Required work:
Give the lines from the start of the material through the line containing "What is the number of retransplants (N) in 2012?" as a JSON list of strings, one string per line, with blank lines and pictures left out.

Extracted entries:
_ _ _ _ _
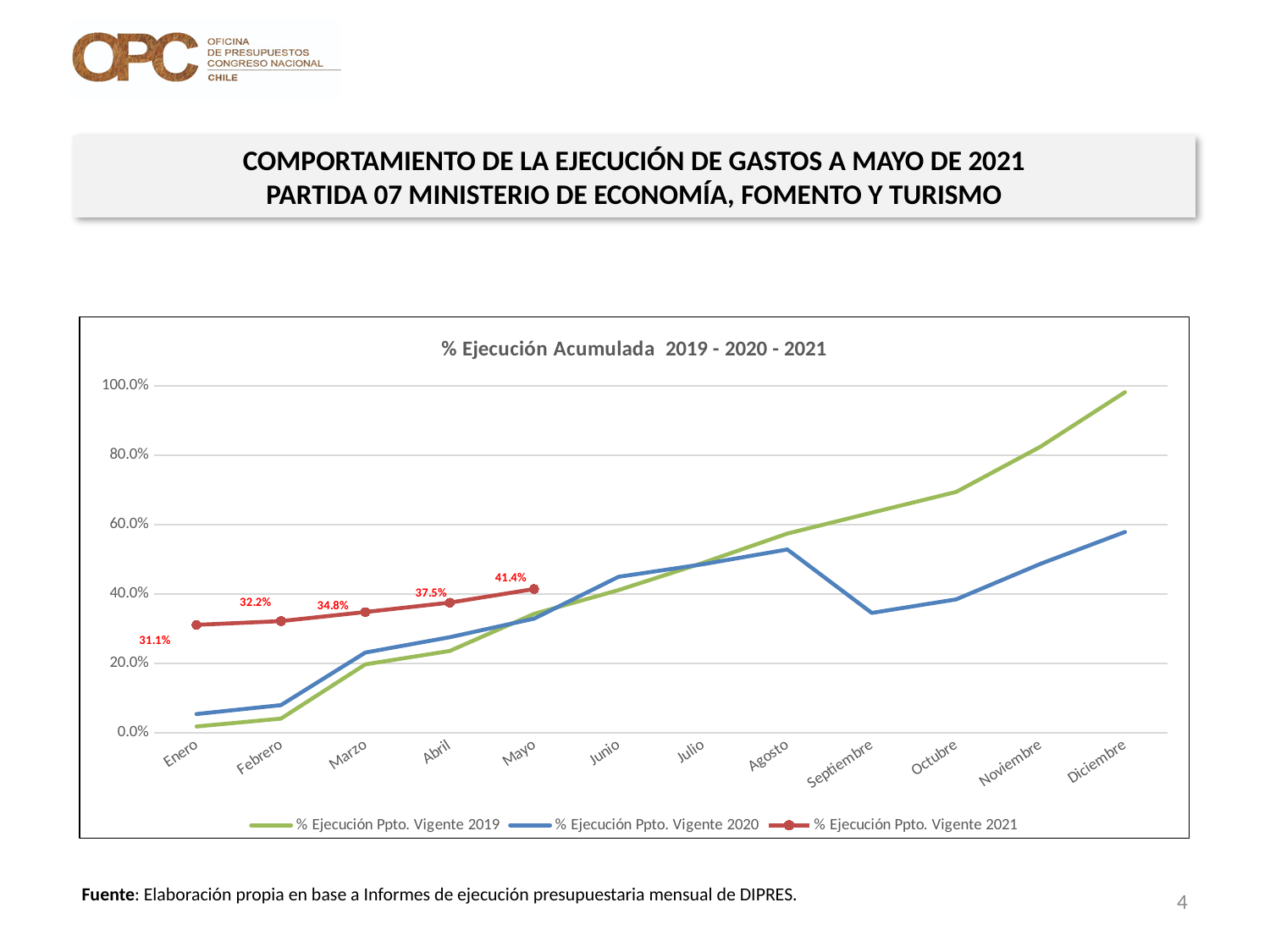
How many months are shown on the x axis? 12 What is the title of the chart? % Ejecución Acumulada 2019 - 2020 - 2021 Is the value for % Ejecución Ppto. Vigente 2020 in Septiembre greater or less than 40.0%? less What is the value of % Ejecución Ppto. Vigente 2021 for Mayo? 41.4% In Diciembre, which series has the larger value: 2019 or 2020? % Ejecución Ppto. Vigente 2019 Is the value for % Ejecución Ppto. Vigente 2019 in Diciembre greater or less than 80.0%? greater What is the value of % Ejecución Ppto. Vigente 2021 for Enero? 31.1% What type of chart is shown on the slide? line chart What is the difference between the 2021 values for Mayo and Enero? 10.3% In which month does the % Ejecución Ppto. Vigente 2021 series reach its highest value? Mayo What is the value of % Ejecución Ppto. Vigente 2021 for Marzo? 34.8% How many series does the legend list? 3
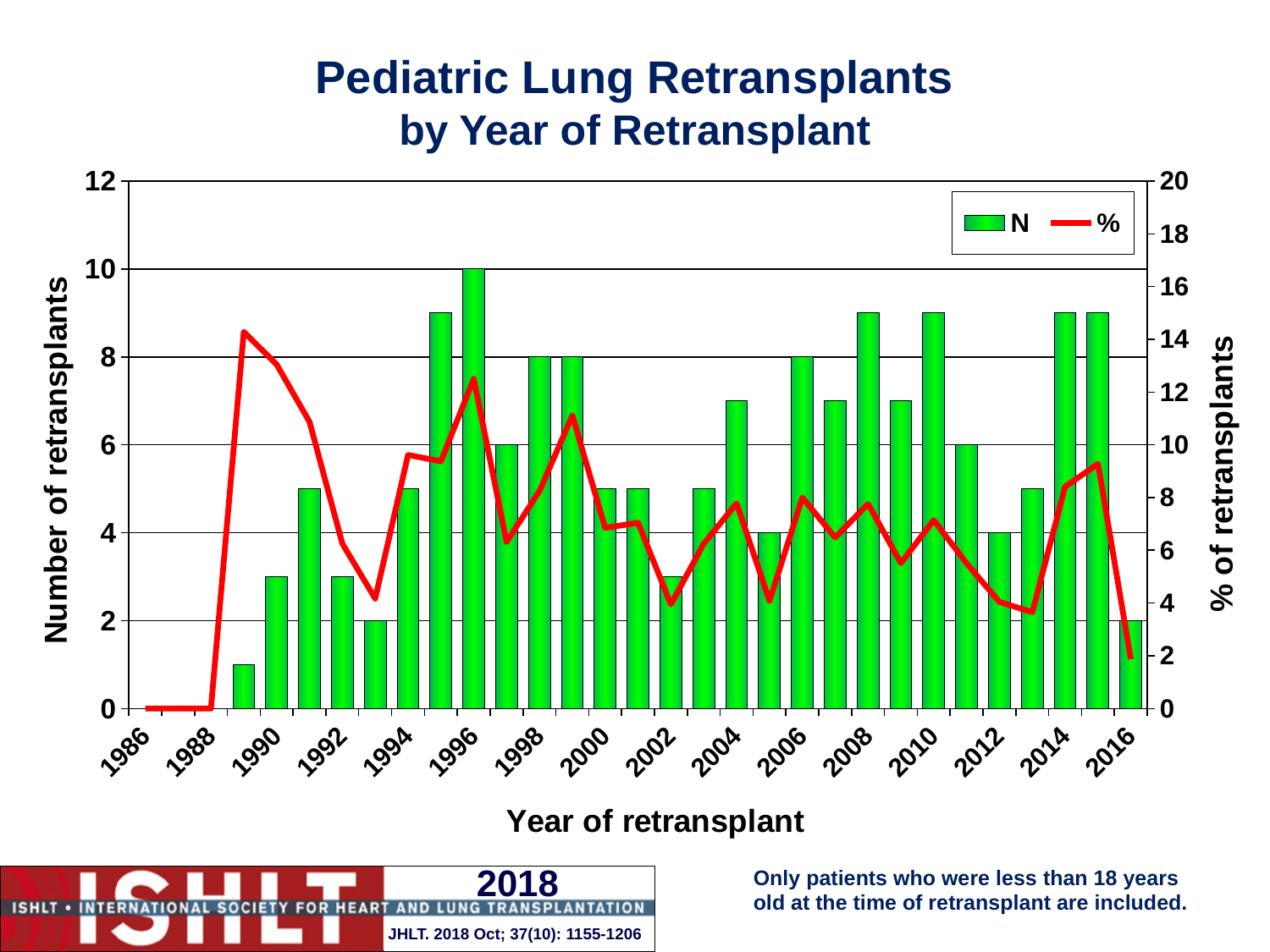
What is the number of retransplants (N) in 2012? 4 Does the % line rise or fall from 1989 to 1993? fall What is the number of retransplants (N) in 1996? 10 What is the number of retransplants (N) in 1998? 8 Which year has the tallest bar for N (number of retransplants)? 1996 What is the difference in the number of retransplants (N) between 1996 and 1998? 2 Which year has the larger number of retransplants (N), 2004 or 2005? 2004 How many series does the legend list? 2 Is the number of retransplants (N) in 1995 greater or less than 8? greater What is the title of the right-hand vertical axis? % of retransplants Is the number of retransplants (N) in 2002 greater or less than 4? less What is the number of retransplants (N) in 2016? 2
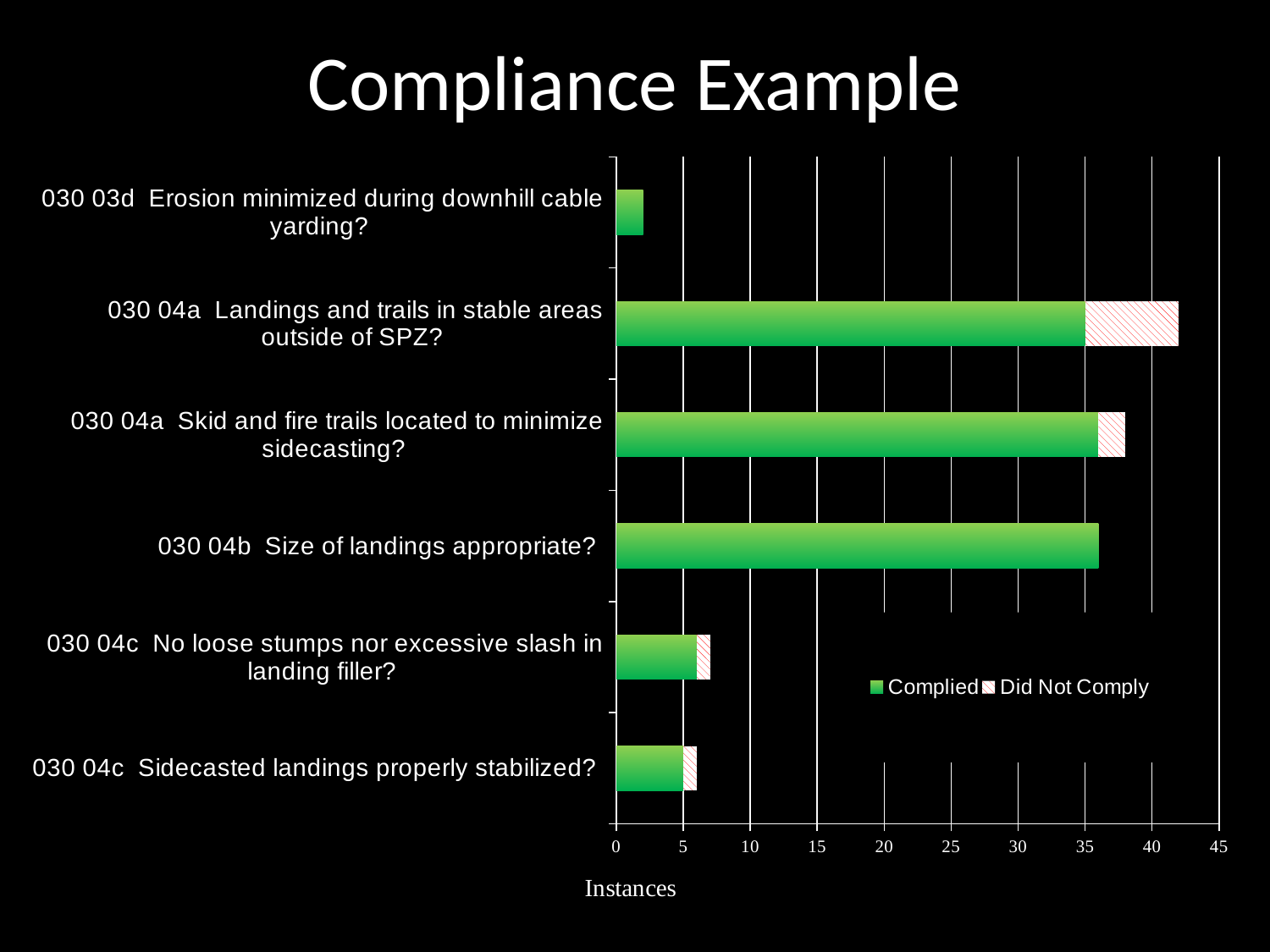
Which category has the largest 'Did Not Comply' segment? 030 04a Landings and trails in stable areas outside of SPZ? Is the 'Complied' value for '030 03d Erosion minimized during downhill cable yarding?' greater or less than 5? less Is the total bar length for '030 04a Landings and trails in stable areas outside of SPZ?' greater or less than 40? greater What kind of chart is shown on the slide? bar chart Which category has the longest total bar in the chart? 030 04a Landings and trails in stable areas outside of SPZ? Which has a longer total bar: '030 04b Size of landings appropriate?' or '030 04c Sidecasted landings properly stabilized?'? 030 04b Size of landings appropriate? Is the 'Complied' value for '030 04b Size of landings appropriate?' greater or less than 30? greater How many series does the chart's legend list? 2 How many categories (questions) are listed on the vertical axis of the chart? 6 What are the two legend entries in the chart? Complied, Did Not Comply What is the title of the horizontal axis of the chart? Instances Which category has the shortest total bar in the chart? 030 03d Erosion minimized during downhill cable yarding?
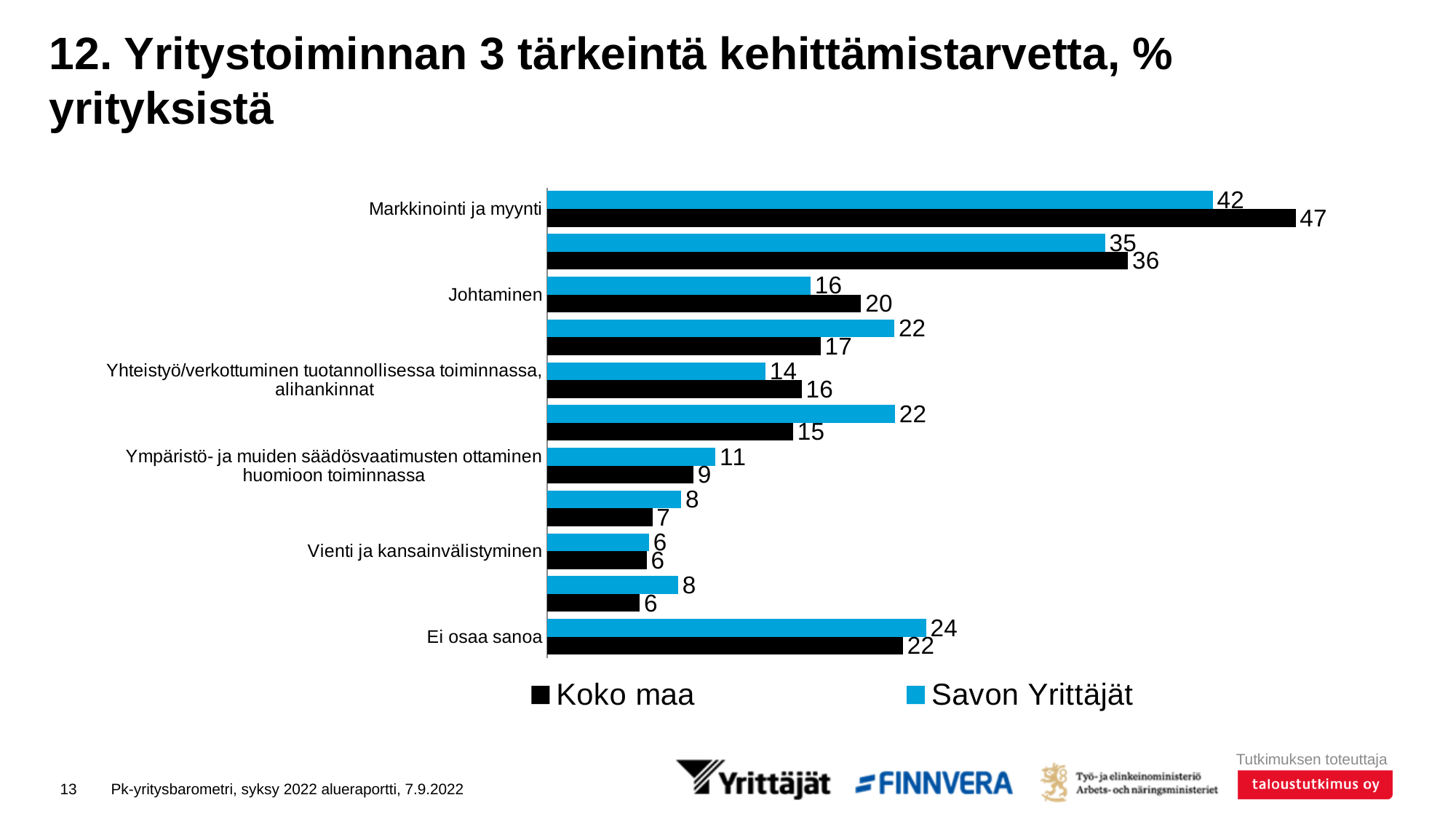
Which colour represents Savon Yrittäjät in the chart? Blue What is the value for Koko maa for Johtaminen? 20 Which labelled category has the lowest value for Savon Yrittäjät? Vienti ja kansainvälistyminen What kind of chart is shown on the slide? Bar chart How many series does the legend list? 2 What is the value for Savon Yrittäjät for Ei osaa sanoa? 24 For Ympäristö- ja muiden säädösvaatimusten ottaminen huomioon toiminnassa, which series has the larger value, Koko maa or Savon Yrittäjät? Savon Yrittäjät Which labelled category has the highest value for Koko maa? Markkinointi ja myynti What is the difference between the Koko maa and Savon Yrittäjät values for Markkinointi ja myynti? 5 What is the value for Koko maa for Vienti ja kansainvälistyminen? 6 What is the value for Savon Yrittäjät for Markkinointi ja myynti? 42 What is the value for Koko maa for Markkinointi ja myynti? 47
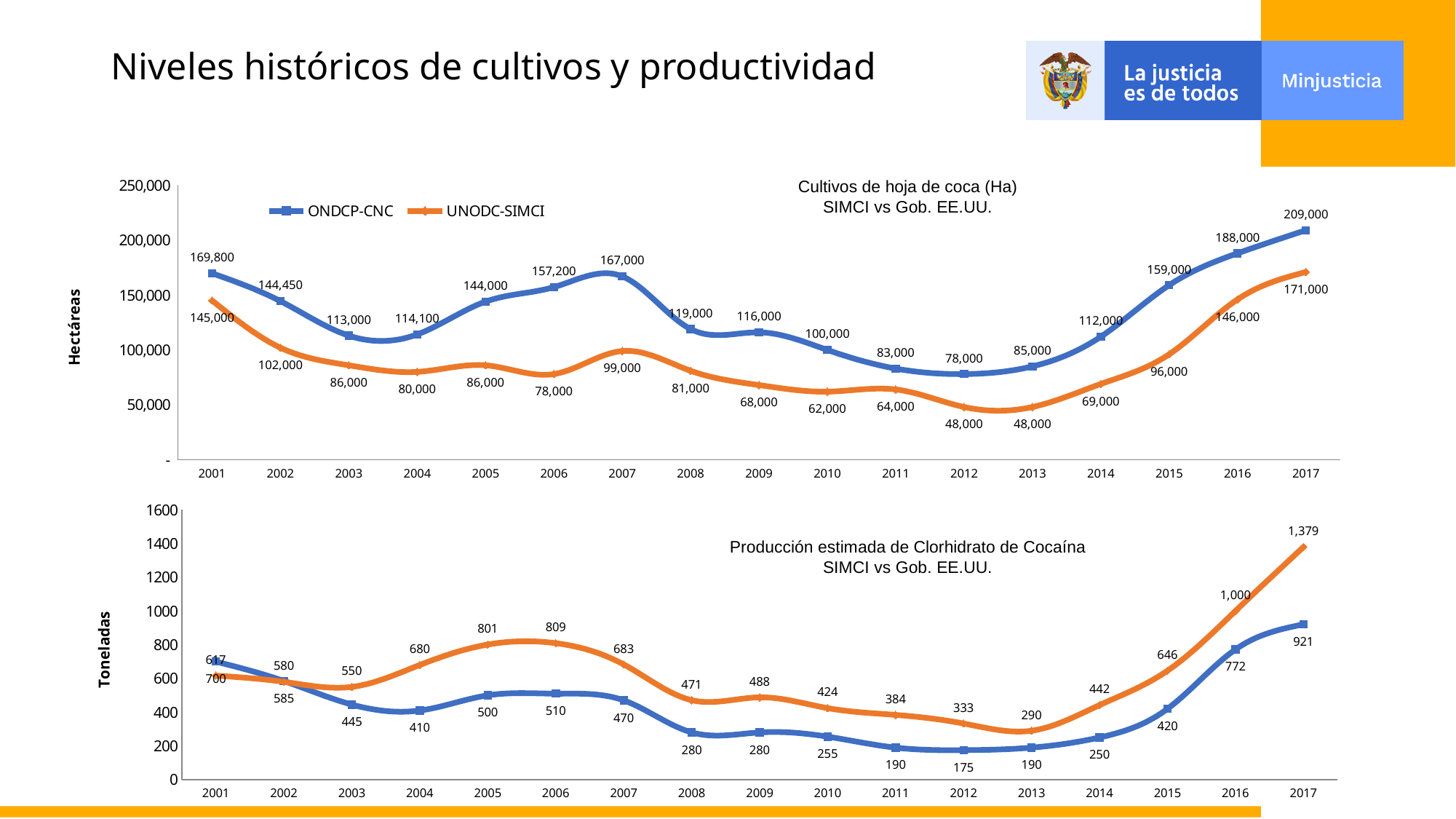
How many years are shown on the x axis of the chart 'Cultivos de hoja de coca (Ha)'? 17 In the chart 'Cultivos de hoja de coca (Ha)', what is the UNODC-SIMCI value for 2012? 48,000 In the chart 'Cultivos de hoja de coca (Ha)', what is the ONDCP-CNC value for 2017? 209,000 In the chart 'Producción estimada de Clorhidrato de Cocaína', what is the value of the orange line in 2017? 1,379 In the chart 'Cultivos de hoja de coca (Ha)', what is the difference between the ONDCP-CNC and UNODC-SIMCI values in 2017? 38,000 In the chart 'Cultivos de hoja de coca (Ha)', which series has the larger value in 2007, ONDCP-CNC or UNODC-SIMCI? ONDCP-CNC In the chart 'Producción estimada de Clorhidrato de Cocaína', what is the difference between the orange and blue values in 2017? 458 In the chart 'Producción estimada de Clorhidrato de Cocaína', what is the value of the blue line in 2012? 175 In the chart 'Cultivos de hoja de coca (Ha)', what is the lowest value of the UNODC-SIMCI series? 48,000 How many series does the legend of the chart 'Cultivos de hoja de coca (Ha)' list? 2 What kind of chart is 'Producción estimada de Clorhidrato de Cocaína'? Line chart In the chart 'Cultivos de hoja de coca (Ha)', in which year is the ONDCP-CNC series highest? 2017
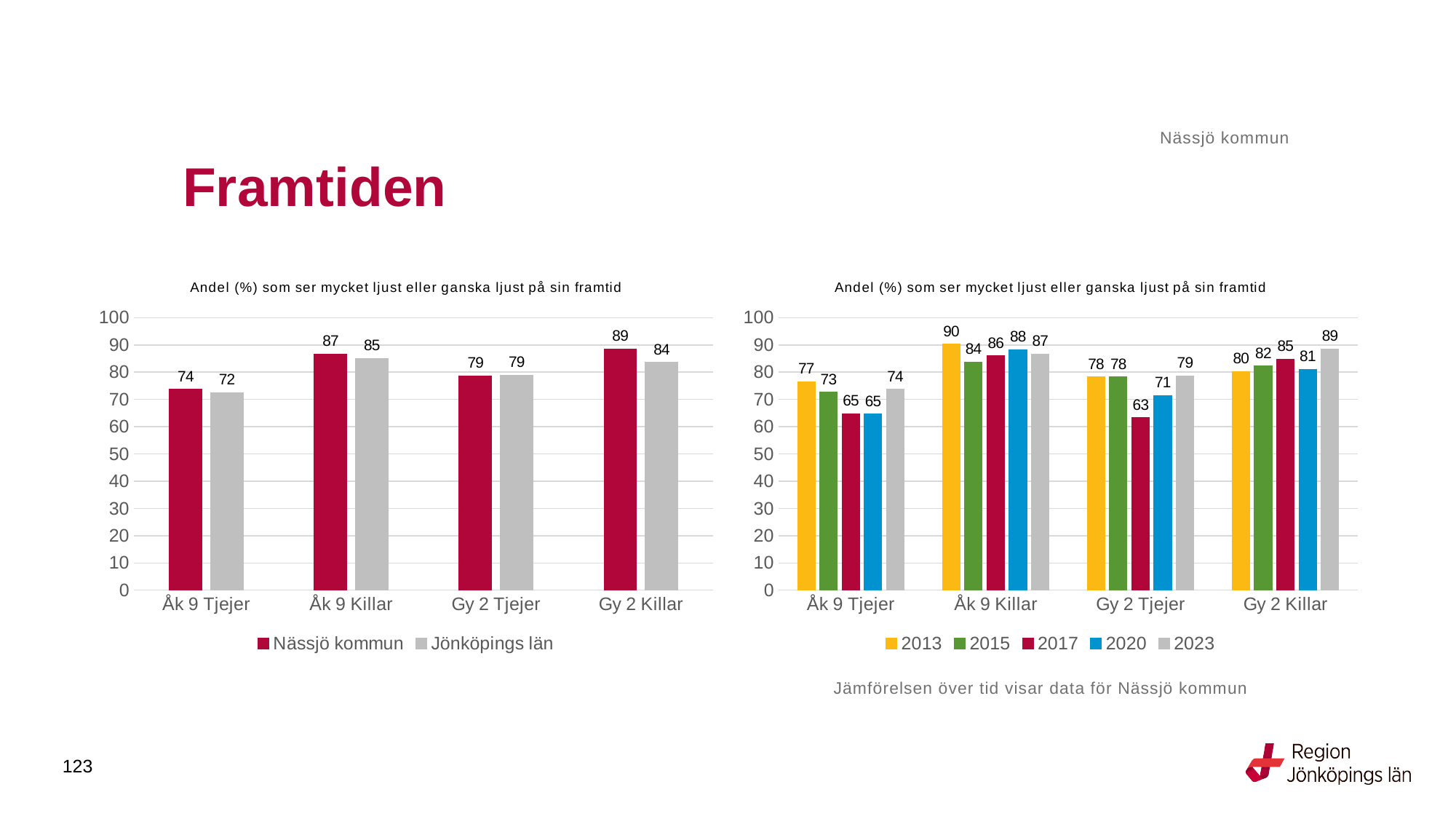
In the right chart, how many series does the legend list? 5 In the right chart, what is the difference between the 2013 and 2017 values for Åk 9 Tjejer? 12 In the left chart, which category has the highest value for Nässjö kommun? Gy 2 Killar In the right chart, which year has the lowest value for Åk 9 Killar? 2015 In the left chart, what is the value for Jönköpings län for Gy 2 Killar? 84 In the right chart, which is larger for Åk 9 Tjejer: the value for 2013 or the value for 2023? 2013 In the left chart, what is the value for Nässjö kommun for Åk 9 Killar? 87 In the right chart, what is the value for 2017 for Gy 2 Tjejer? 63 In the right chart, what is the value for 2023 for Gy 2 Killar? 89 What kind of chart is the right chart? Bar chart In the left chart, how many series does the legend list? 2 In the left chart, what is the difference between Nässjö kommun and Jönköpings län for Åk 9 Tjejer? 2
_ _ _ _ _
Solution for this exercise:
[
  "How many months are shown on the x axis? 12 What is the title of the chart? % Ejecución Acumulada 2019 - 2020 - 2021 Is the value for % Ejecución Ppto. Vigente 2020 in Septiembre greater or less than 40.0%? less What is the value of % Ejecución Ppto. Vigente 2021 for Mayo? 41.4% In Diciembre, which series has the larger value: 2019 or 2020? % Ejecución Ppto. Vigente 2019 Is the value for % Ejecución Ppto. Vigente 2019 in Diciembre greater or less than 80.0%? greater What is the value of % Ejecución Ppto. Vigente 2021 for Enero? 31.1% What type of chart is shown on the slide? line chart What is the difference between the 2021 values for Mayo and Enero? 10.3% In which month does the % Ejecución Ppto. Vigente 2021 series reach its highest value? Mayo What is the value of % Ejecución Ppto. Vigente 2021 for Marzo? 34.8% How many series does the legend list? 3",
  "What is the number of retransplants (N) in 2012? 4 Does the % line rise or fall from 1989 to 1993? fall What is the number of retransplants (N) in 1996? 10 What is the number of retransplants (N) in 1998? 8 Which year has the tallest bar for N (number of retransplants)? 1996 What is the difference in the number of retransplants (N) between 1996 and 1998? 2 Which year has the larger number of retransplants (N), 2004 or 2005? 2004 How many series does the legend list? 2 Is the number of retransplants (N) in 1995 greater or less than 8? greater What is the title of the right-hand vertical axis? % of retransplants Is the number of retransplants (N) in 2002 greater or less than 4? less What is the number of retransplants (N) in 2016? 2"
]